__threadfence() problem

Greetings!

I have a problem which looks as the __threadfence() command would’t do what it supposed to. Guess the fault is in my understanding not the command, but im totally out of ideas.

What I try to achieve is that every block copys data to a global memory reserve, than each of them reads the one put by their neighbour, but its unreliable, my best guess is sync error, but if the threadfence() works as I read, it couldnt be…

Heres my method, any help or idea is appreciated :)

template <typename T>

__device__ void Migrate(float * fitnes, T* data, unsigned indivsize, T* d_array, unsigned migrates){

	const unsigned tid=threadIdx.x;

	Sort<T>(fitnes,data,indivsize);

	if(tid<migrates){

		

		T* gl_indiv=&d_array[blockIdx.x*indivsize*migrates+tid*indivsize]; //global memory pointer for storing best indivs

		T* gl_nghb=&d_array[((blockIdx.x+1)%gridDim.x)*indivsize*migrates+tid*indivsize]; //pointer to the neighbours global memory storage

		T* loc_indivB=&data[tid*indivsize]; //pointer to the individuals in shared memory, starting from the first

		T* loc_indivW=&data[(blockDim.x-migrates)*indivsize+tid*indivsize]; //pointer to the worst indivs in the block

		for(int i=0;i<indivsize;i++)

			gl_indiv[i]=loc_indivB[i]; //moving best individuals to global memory

			

		

			__threadfence();

			

		for(int i=0;i<indivsize;i++) 

			loc_indivW[i]=gl_nghb[i]; //overwriting worst indivs whith the neigbours bests			

			

			

	}

	

	__syncthreads();

}

And the problem is: sometimes some blocks read the original contents of the neighbours global array, instead of the stuff written there by the corresponding block. Which in my understanding means, that the read happens prior to the write.

Oh, and I have compute capability 1.1 with my card.

__threadfence() is not a global barrier. It doesn’t guarantee anything about scheduling.

Well thats bad news, I thought as I read the manual that it waits until all theads on the device sees the change in memory, that its global.

Is there any way to implement what I try so a global sync on global memory access,(except stopping and restarting the kernel, because its not an option) other than moving the data to global memory by atomicExch(), because that would hurt the performance very badly

Guess that threadfence_system() wouldnt do the trick either.

Also I guess that the scheduler is using some time multiplexing method, so if I can delay the data read enough that might just do what I want, am I correct?

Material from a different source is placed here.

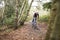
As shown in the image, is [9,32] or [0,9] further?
[0,9]

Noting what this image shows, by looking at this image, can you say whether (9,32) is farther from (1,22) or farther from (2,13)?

Not even the atomic functions done the trick, I’ve tryed this after the threadfence(), but the results are still unreliable.

__threadfence();

		unsigned value=atomicInc(&count,migrates*gridDim.x);

		unsigned cnt=0;

		while(value!=(migrates*gridDim.x-1)){cnt++;}//just to make sure, that the cycle not get optimized out of the final code

I know this is very unefficient, and it doesnt work anyway. Is there any way on any card to done this at all?